Court Opinion

ID: 9743223
Source: CourtListenerOpinion
Date Created: 2023-08-26 21:28:45.829262+00
Date Added: 2024-06-11T07:24:39.989217
License: Public Domain

Nolan, J.
(dissenting, with whom Lynch, J., joins). What must the muses be thinking when the court once again holds that barroom dancing in the nude is free speech? Terpsichore must be uncomfortable at the jurisprudence which makes her art form “free speech” when performed nude in a cabaret.
Regrettably, the court continues to deny the right of communities to protect themselves from all the dangers that can flow from that mischievous mixture of nudity and alcohol on licensed premises.
I dissent for the reasons stated by Chief Justice Hennessey and Justice Quirico in Commonwealth v. Sees, 374 Mass. 532, *19538, 540 (1978). I do not dispute that conduct as well as speech can communicate ideas and as such may be protected activity under art. 16 of the Massachusetts Declaration of Rights. The activity that the majority finds entitled to the protection of art. 16 is, in this case as well as in Commonwealth v.
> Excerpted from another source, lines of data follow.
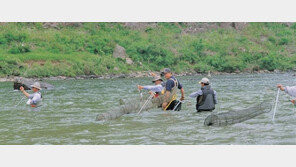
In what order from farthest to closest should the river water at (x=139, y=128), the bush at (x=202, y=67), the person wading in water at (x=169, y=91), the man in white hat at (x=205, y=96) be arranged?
1. the bush at (x=202, y=67)
2. the person wading in water at (x=169, y=91)
3. the man in white hat at (x=205, y=96)
4. the river water at (x=139, y=128)

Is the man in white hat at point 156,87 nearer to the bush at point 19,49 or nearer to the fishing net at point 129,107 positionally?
the fishing net at point 129,107

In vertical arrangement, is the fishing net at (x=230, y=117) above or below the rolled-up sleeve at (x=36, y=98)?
below

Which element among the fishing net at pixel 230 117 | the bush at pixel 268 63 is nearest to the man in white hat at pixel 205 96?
the fishing net at pixel 230 117

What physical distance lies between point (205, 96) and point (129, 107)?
2382mm

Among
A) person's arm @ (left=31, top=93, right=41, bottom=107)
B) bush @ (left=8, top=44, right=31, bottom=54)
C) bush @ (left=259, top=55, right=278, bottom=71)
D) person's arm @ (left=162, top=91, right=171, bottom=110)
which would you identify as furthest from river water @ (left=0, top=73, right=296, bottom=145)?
bush @ (left=259, top=55, right=278, bottom=71)

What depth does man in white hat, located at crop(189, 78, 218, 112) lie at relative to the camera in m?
15.2

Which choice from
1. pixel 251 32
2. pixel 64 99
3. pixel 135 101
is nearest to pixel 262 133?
pixel 135 101

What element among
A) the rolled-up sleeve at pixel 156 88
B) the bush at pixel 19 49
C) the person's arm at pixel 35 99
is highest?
the bush at pixel 19 49

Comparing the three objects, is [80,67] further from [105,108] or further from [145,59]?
[105,108]

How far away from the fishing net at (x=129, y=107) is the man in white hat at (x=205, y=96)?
156cm

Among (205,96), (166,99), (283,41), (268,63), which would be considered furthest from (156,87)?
(283,41)

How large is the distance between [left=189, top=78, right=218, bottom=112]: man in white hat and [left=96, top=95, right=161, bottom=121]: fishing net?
156 cm

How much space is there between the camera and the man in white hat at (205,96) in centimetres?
1523

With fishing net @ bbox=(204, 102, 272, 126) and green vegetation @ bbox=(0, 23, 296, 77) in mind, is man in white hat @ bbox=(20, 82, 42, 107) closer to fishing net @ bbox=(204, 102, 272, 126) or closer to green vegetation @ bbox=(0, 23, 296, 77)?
fishing net @ bbox=(204, 102, 272, 126)
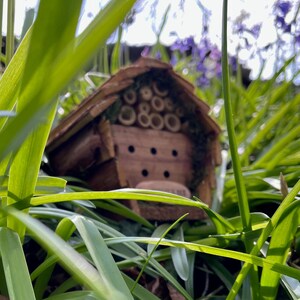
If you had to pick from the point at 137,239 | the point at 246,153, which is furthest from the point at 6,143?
the point at 246,153

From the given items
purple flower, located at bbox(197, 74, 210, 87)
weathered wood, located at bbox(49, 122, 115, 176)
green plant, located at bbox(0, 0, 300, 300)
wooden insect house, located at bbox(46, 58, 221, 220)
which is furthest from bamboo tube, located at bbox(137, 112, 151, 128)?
purple flower, located at bbox(197, 74, 210, 87)

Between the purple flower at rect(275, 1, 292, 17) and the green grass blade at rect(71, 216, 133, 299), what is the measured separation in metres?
0.85

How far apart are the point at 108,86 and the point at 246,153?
1.30 ft

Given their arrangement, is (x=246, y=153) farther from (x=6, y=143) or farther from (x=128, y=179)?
(x=6, y=143)

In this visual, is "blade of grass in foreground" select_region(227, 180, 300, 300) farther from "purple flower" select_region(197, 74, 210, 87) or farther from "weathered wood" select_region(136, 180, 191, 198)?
"purple flower" select_region(197, 74, 210, 87)

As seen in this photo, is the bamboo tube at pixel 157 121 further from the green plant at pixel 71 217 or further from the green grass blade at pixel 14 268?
the green grass blade at pixel 14 268

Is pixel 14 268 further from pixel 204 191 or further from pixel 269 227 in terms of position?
pixel 204 191

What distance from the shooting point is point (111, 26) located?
0.28m

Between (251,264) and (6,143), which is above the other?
(6,143)

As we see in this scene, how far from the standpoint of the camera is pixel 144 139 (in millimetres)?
1047

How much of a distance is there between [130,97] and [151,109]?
0.07 meters

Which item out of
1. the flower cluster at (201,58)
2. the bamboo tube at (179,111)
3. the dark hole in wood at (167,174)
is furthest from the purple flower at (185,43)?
the dark hole in wood at (167,174)

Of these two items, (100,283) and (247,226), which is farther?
(247,226)

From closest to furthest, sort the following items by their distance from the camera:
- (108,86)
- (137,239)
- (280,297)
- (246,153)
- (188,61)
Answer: (137,239)
(280,297)
(108,86)
(246,153)
(188,61)
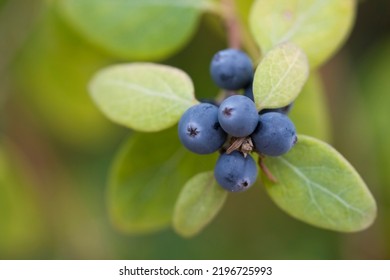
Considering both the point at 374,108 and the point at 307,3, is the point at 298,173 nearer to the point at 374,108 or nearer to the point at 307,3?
the point at 307,3

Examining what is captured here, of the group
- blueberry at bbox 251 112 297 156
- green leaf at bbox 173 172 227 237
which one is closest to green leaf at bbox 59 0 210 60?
green leaf at bbox 173 172 227 237

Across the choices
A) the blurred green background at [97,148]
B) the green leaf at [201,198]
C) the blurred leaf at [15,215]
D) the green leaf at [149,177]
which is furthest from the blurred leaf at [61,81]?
the green leaf at [201,198]

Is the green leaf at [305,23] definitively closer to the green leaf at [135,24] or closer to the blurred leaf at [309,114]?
the blurred leaf at [309,114]

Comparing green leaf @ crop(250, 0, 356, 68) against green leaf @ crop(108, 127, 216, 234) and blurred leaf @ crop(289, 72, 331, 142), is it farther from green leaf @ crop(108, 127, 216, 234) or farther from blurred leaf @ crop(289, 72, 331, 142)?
green leaf @ crop(108, 127, 216, 234)

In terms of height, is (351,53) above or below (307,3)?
above
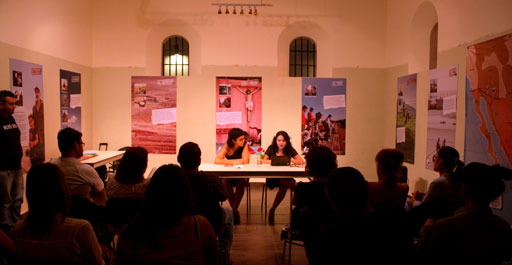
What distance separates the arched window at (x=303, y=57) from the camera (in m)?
7.34

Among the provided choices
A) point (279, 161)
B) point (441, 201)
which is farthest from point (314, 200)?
point (279, 161)

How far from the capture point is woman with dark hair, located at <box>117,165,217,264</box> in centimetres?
155

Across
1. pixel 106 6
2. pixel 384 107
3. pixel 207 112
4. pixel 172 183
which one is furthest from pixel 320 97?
pixel 172 183

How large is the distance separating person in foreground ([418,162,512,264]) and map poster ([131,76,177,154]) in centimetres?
579

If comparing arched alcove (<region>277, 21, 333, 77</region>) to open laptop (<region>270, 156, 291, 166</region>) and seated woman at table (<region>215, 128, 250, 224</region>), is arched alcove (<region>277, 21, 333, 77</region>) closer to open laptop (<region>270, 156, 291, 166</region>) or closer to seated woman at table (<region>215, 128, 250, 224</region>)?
seated woman at table (<region>215, 128, 250, 224</region>)

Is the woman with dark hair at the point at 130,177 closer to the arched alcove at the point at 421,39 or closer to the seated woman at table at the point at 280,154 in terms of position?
the seated woman at table at the point at 280,154

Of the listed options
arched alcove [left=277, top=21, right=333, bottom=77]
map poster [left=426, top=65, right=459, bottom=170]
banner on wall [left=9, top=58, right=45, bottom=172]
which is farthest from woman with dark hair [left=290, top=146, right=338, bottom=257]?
arched alcove [left=277, top=21, right=333, bottom=77]

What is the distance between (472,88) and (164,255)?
4.30 m

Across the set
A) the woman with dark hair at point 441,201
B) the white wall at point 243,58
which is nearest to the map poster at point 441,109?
the white wall at point 243,58

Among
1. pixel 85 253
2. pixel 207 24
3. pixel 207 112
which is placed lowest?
pixel 85 253

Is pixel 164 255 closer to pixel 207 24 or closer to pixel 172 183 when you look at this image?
pixel 172 183

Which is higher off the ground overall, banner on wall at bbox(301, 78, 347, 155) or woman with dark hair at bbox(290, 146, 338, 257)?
banner on wall at bbox(301, 78, 347, 155)

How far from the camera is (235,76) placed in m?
6.95

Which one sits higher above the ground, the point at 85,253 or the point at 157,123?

Sees, supra (which the majority finds controlling), characterized as “nude dancing.” I would concede that the citizens of the Commonwealth have the right, while either clothed or in the nude, to communicate ideas. I would also agree with the court that dancers frequently communicate ideas to their audiences in the course of their performances. However, merely characterizing conduct as dancing is not enough to confer upon such conduct the protections afforded speech by art. 16. I would require something more than a showing that the performer was moving her feet or other portions of her anatomy to the accompaniment of music before conceding that communication between the “dancer” and the audience was taking place.